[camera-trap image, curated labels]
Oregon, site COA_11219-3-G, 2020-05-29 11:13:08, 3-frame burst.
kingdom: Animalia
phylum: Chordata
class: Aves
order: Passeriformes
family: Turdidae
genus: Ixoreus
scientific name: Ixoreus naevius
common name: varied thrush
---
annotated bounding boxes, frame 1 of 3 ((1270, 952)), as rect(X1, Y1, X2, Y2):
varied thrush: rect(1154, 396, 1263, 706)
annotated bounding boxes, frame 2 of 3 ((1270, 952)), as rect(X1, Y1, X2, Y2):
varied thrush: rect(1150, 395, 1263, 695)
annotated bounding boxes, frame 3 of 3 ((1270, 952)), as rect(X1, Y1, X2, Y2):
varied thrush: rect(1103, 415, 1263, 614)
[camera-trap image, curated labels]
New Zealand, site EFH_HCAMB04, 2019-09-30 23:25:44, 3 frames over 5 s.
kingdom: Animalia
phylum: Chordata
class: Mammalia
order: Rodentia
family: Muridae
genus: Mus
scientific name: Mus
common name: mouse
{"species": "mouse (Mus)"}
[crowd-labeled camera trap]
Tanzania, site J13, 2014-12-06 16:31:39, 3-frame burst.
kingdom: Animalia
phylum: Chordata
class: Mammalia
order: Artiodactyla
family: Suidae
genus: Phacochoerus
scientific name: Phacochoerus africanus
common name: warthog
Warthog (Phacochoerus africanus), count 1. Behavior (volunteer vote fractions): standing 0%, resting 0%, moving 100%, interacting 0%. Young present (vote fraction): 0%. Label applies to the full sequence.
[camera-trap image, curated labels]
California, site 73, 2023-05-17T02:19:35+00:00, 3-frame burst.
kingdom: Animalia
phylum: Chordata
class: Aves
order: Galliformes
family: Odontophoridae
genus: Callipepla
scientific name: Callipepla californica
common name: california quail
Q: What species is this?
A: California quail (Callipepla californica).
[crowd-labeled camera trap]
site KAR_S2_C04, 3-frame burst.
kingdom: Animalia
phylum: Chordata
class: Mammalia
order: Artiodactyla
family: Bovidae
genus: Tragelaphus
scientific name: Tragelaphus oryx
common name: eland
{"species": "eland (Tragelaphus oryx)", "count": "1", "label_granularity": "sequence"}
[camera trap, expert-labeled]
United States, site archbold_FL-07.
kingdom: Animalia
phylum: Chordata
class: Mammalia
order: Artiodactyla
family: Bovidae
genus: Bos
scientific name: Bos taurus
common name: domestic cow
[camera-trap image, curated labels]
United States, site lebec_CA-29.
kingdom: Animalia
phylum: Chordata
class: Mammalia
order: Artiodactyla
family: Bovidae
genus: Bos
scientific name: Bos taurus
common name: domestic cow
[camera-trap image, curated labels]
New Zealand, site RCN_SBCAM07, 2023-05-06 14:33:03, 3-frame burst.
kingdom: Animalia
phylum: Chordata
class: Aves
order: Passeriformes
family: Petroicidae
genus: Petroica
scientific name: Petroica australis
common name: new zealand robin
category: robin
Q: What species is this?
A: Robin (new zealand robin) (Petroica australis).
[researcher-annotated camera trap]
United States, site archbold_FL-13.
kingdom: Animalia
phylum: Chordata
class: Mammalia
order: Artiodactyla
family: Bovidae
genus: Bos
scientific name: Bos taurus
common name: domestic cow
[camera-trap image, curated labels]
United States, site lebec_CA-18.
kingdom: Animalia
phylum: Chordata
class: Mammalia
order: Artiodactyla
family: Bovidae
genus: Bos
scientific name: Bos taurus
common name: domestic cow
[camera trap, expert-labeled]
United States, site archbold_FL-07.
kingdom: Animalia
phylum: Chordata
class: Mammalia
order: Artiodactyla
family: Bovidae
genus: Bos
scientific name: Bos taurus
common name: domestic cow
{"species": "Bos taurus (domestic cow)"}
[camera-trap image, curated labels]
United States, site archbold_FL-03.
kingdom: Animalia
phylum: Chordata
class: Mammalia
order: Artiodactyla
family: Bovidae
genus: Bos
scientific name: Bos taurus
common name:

Requirement ::
Across the entries above, work out how many lines hold "eland". The answer is that number alone.

Output of the exercise ::
2